Today in our project we suddenly had 10 failing unit-tests on our integration server (Hudson). Opening Hudson and looking at the first failed build I was in for a surprise. The only code changed that commit was mine!
The scare
Quickly I looked around and went into overdrive mode:
I need to fix this bug before somebody sees it!
I’m always yelling at people who break the build, and now it has happend to me…!
Looking at the SVN comment it only said: “cleaned up some code” (or something)
That isn’t very helpfull of myself…
The second scare
Then I noticed I changed only one file. The change should be contained and easy to fix. But then I had a moment of relief and scare at the same time:
- Phew, it isn’t my fault… removing empty lines should not break builds…
- But… why the heck does removing an empty line break the build!?
The culprit
After looking around in the code, and the failing tests a collegue and me found the culprit: statefull static.
In our application we’ve introduced a static class called GlobalContext. In this class we keep session information, things like the MapState (we have a map, which has dimensions, view extents, etc). And throughout the code we read this information and mutate it. To unit-test the code we added setters to inject mock MapState’s into the GlobalContext.
Running all the unit tests in Eclipse always runs them synchronously, and everything is fine. But this goes horribly wrong when running Maven and/or the Hudson build. Surefire takes all test classes and runs them parallel! So when one test is busy reading the state of our static class, another test is setting different information in the same static class! This causes NPE’s and other weird values. Until now we have been lucky the tests all ran correctly, but after my commit, the execution-order appearantly changed.
The fix
The only way to fix this is removing the static-ness of the GlobalContext.
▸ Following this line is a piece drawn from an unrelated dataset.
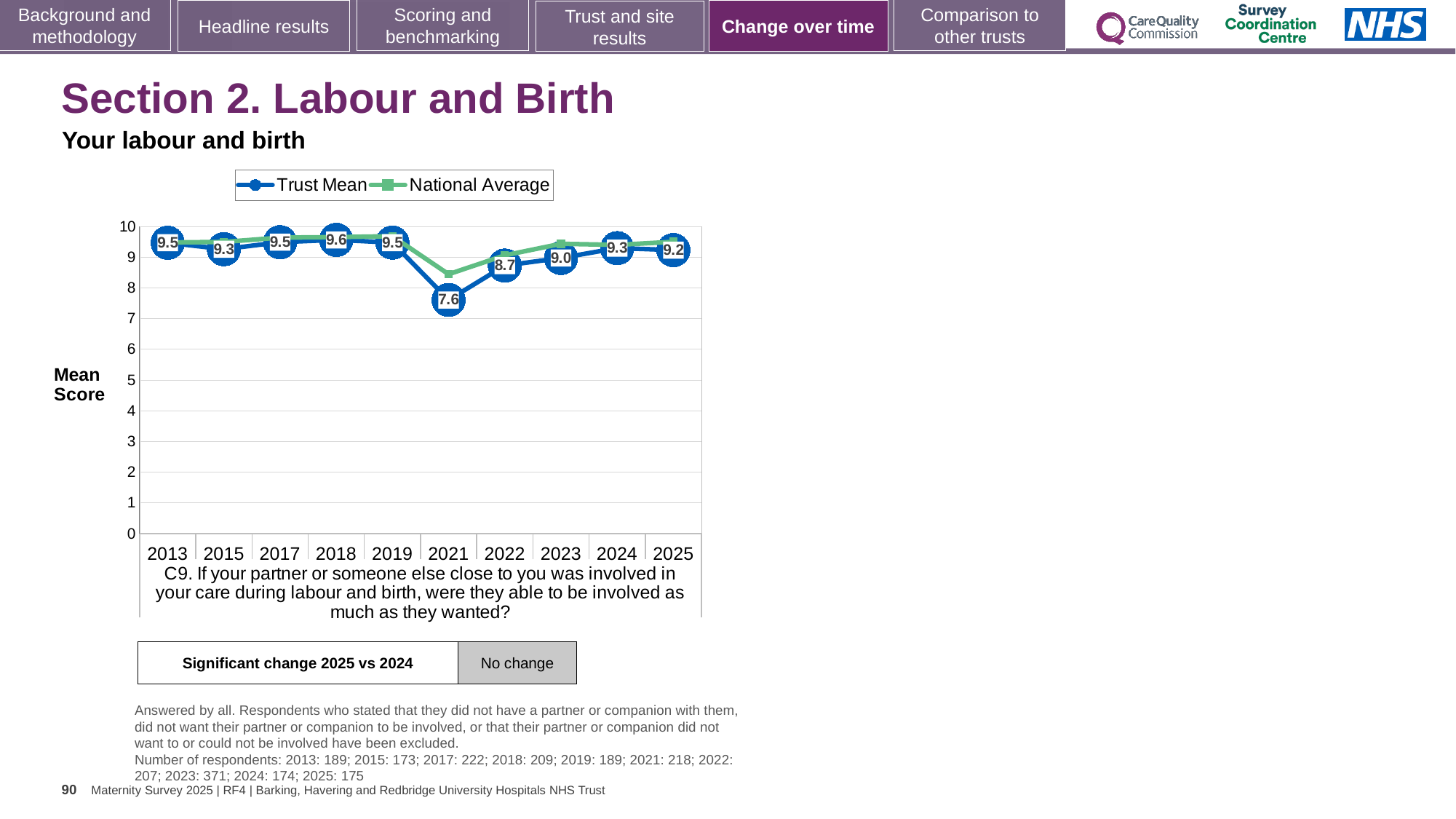
How many series does the chart legend list? 2 What is the difference between the Trust Mean scores for 2018 and 2021? 2.0 In which year is the Trust Mean score lowest? 2021 Does the Trust Mean score rise or fall from 2021 to 2024? Rise What is the Trust Mean score for 2021? 7.6 What kind of chart is shown on the slide? Line chart In which year is the Trust Mean score highest? 2018 How many years are shown on the x axis of the chart? 10 Which year has the larger Trust Mean score, 2022 or 2024? 2024 What is the Trust Mean score for 2018? 9.6 Is the National Average value for 2021 greater or less than 8? greater What is the Trust Mean score for 2025? 9.2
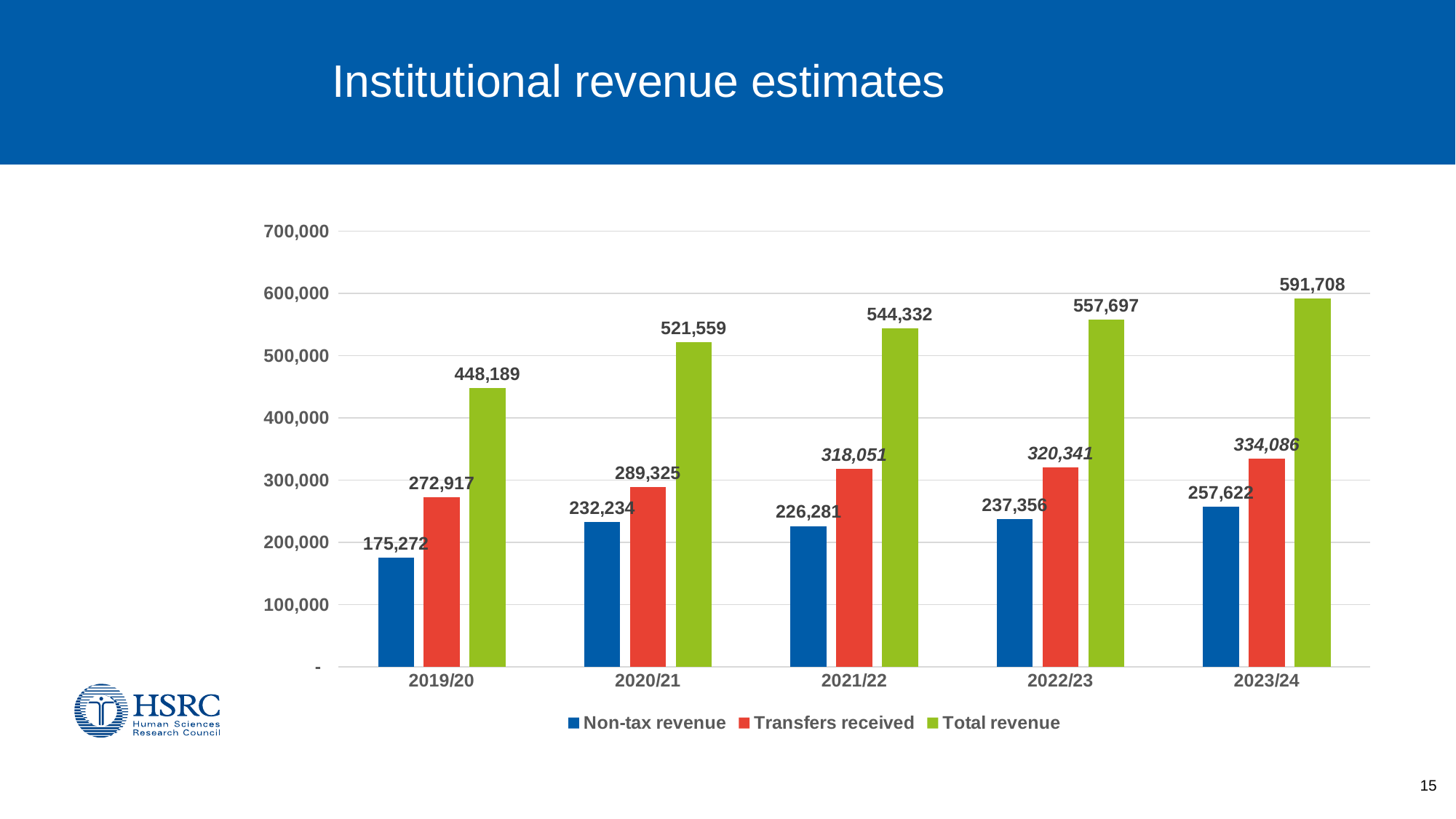
What is the Non-tax revenue for 2019/20? 175,272 In 2023/24, which is larger: Transfers received or Non-tax revenue? Transfers received What is the Total revenue for 2023/24? 591,708 What is the difference between Total revenue in 2023/24 and Total revenue in 2019/20? 143,519 Which year has the highest Total revenue? 2023/24 What kind of chart is shown on the slide? Bar chart Is the Total revenue for 2020/21 greater or less than 500,000? greater How many series does the legend list? 3 How many years are shown on the x axis? 5 Does Total revenue rise or fall from 2019/20 to 2023/24? Rise What is the value of Transfers received in 2021/22? 318,051 Which year has the lowest Non-tax revenue? 2019/20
Since we are also using Spring we can just put an instance of the MapState in Spring and inject that into the classes that use it. That way, when doing tests you can inject the mock-instance into the instances you are testing! This solves everything…
Even better, get rid of the GlobalContext at all. It contained a couple of instances that could easily be injected into the other objects. This makes it much clearer to see which objects depend on which other objects and makes the code a heck of a lot easier to test.
Lessons learned…
This got me thinking, in which cases should you use static? Obviously “public static final”-fields are useful. And maybe static functions in Utility classes, which have no state and only mutate data. But are there cases when you really need static state? I’ve been thinking about this for a day now, but I can’t come up with any good usecase. Do you know any? Mail me, comment below!
So for now, my new rule: Don’t use static unless you have a very good reason, and never ever have static (mutable) state!
p.s. And people, stop using SimpleDateFormat as fields, they are not threadsafe and cause weird exceptions and weird dates! I was lucky to catch one in our code today before weird errors occured.